Requirement
Print every item below word for word, keeping each line as it stands.
>> START Supplied material
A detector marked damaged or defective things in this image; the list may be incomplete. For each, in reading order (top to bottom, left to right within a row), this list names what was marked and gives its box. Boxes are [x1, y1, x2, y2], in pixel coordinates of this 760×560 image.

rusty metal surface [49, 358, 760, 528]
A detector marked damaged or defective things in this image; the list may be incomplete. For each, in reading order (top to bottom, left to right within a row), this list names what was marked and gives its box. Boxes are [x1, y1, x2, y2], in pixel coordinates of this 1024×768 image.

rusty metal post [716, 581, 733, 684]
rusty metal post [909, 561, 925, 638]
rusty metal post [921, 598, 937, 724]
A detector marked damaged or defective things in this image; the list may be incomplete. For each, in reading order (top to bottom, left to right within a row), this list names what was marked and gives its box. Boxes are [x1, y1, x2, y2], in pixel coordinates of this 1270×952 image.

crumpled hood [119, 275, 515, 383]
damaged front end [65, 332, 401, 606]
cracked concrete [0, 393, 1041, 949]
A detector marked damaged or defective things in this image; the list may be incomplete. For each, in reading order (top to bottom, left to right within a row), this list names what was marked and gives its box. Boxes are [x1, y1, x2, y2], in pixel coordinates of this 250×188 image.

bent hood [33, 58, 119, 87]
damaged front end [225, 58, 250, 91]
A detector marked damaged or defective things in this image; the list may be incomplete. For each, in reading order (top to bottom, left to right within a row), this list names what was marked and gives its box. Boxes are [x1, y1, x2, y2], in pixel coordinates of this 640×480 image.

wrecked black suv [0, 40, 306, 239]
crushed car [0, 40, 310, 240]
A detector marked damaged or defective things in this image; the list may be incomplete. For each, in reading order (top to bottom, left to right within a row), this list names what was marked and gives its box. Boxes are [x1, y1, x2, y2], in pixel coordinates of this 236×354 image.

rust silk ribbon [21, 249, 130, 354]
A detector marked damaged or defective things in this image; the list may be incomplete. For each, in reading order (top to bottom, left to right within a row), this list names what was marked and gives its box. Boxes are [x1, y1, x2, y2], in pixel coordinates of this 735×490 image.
>> END Supplied material
Output for this task
A detector marked damaged or defective things in this image; the list may be incomplete. For each, in reading order (top to bottom, left to right within a row), this list names what was marked and gives its box. Boxes are [x1, y1, x2, y2], in pixel coordinates of this 760×560 image.

rusty metal surface [49, 358, 760, 528]
A detector marked damaged or defective things in this image; the list may be incomplete. For each, in reading order (top to bottom, left to right within a row), this list names what was marked and gives its box. Boxes are [x1, y1, x2, y2], in pixel coordinates of this 1024×768 image.

rusty metal post [716, 581, 733, 684]
rusty metal post [909, 561, 925, 638]
rusty metal post [921, 598, 937, 724]
A detector marked damaged or defective things in this image; the list may be incomplete. For each, in reading order (top to bottom, left to right within a row), this list names what was marked and gives its box. Boxes are [x1, y1, x2, y2], in pixel coordinates of this 1270×952 image.

crumpled hood [119, 275, 515, 383]
damaged front end [65, 332, 401, 606]
cracked concrete [0, 393, 1041, 949]
A detector marked damaged or defective things in this image; the list may be incomplete. For each, in reading order (top to bottom, left to right within a row), this list names what was marked and gives its box. Boxes are [x1, y1, x2, y2], in pixel coordinates of this 250×188 image.

bent hood [33, 58, 119, 87]
damaged front end [225, 58, 250, 91]
A detector marked damaged or defective things in this image; the list may be incomplete. For each, in reading order (top to bottom, left to right within a row), this list names what was marked and gives its box. Boxes are [x1, y1, x2, y2], in pixel coordinates of this 640×480 image.

wrecked black suv [0, 40, 306, 239]
crushed car [0, 40, 310, 240]
A detector marked damaged or defective things in this image; the list may be incomplete. For each, in reading order (top to bottom, left to right within a row), this list names what was marked and gives its box. Boxes are [x1, y1, x2, y2], in pixel coordinates of this 236×354 image.

rust silk ribbon [21, 249, 130, 354]
A detector marked damaged or defective things in this image; the list may be incomplete. For each, in reading order (top to bottom, left to right within a row), this list names what was marked and gives its box. Boxes are [x1, y1, x2, y2], in pixel coordinates of this 735×490 image.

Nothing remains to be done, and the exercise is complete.